A phase-lag network stabilizes an amplifier by reducing the open-loop gain, so that the frequency at which Aβ = 1 occurs when the phase shift is too small for instability. The components of the phase-lag network are calculated to introduce additional phase lag at some low frequency where op-amp phase shift θ is still so small that additional shift has no effect. For the circuit shown in Fig. 35.4 (a), it is obvious that at frequencies for XC ≫ R2, the voltage v2 lags behind v1. A phase lag as great as – 90° might be introduced. However, at higher frequencies where XC ≪ R2, no significant phase lag occurs, and the network merely introduces some attenuation. The effect of this attenuation is to move the frequency fx1 at which β A = 1 (for a given closed-loop gain Av) to a lower frequency fx2, as illustrated in Fig. 35.4 (b). Because fx2 is smaller than fx1 the phase shift at fx2 is smaller than that at fx1, and the circuit is likely to be stable.
A phase-lead network cancels some of the phase lag. In the phase-lead network shown in Fig. 35.5 (a) when XC ≫ R1, v2 leads v1. This phase-lead cancels some of the unwanted phase lag in the op-amp, as illustrated in Fig. 35.5 (b), thus making the circuit more stable.

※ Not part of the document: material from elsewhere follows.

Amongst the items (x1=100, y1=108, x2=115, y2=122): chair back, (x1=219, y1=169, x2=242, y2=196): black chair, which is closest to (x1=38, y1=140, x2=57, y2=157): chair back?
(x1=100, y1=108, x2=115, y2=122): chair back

Calculation of component values for an op-amp compensation network may be a tedious job, and the frequency response plot is required for the particular op-amp used. For simplifying the compensation work, IC manufacturers publish recommended compensation networks and the component values on op-amp data sheets. The recommended component values for the amplifier closed-loop gain are noted from the data sheet and then connected to the op-amp, as illustrated on the data sheet.
Single capacitor compensation is the simplest compensation and is shown in Fig. 35.6. The minimum value of compensation capacitance is dependent on the resistor feedback network.
The noteworthy point is that the same equation holds good for inverting as well as noninverting op-amps, so use of noninverting amplifier will allow you to have lower values of Rin and C without sacrificing the input impedance.
The effects of a 3 pF and a 30 pF compensation capacitor on open-loop frequency response, and output voltage swing are shown in Fig. 35.7. Larger compensation capacitance can be used to lower the frequency response and output voltage swing further.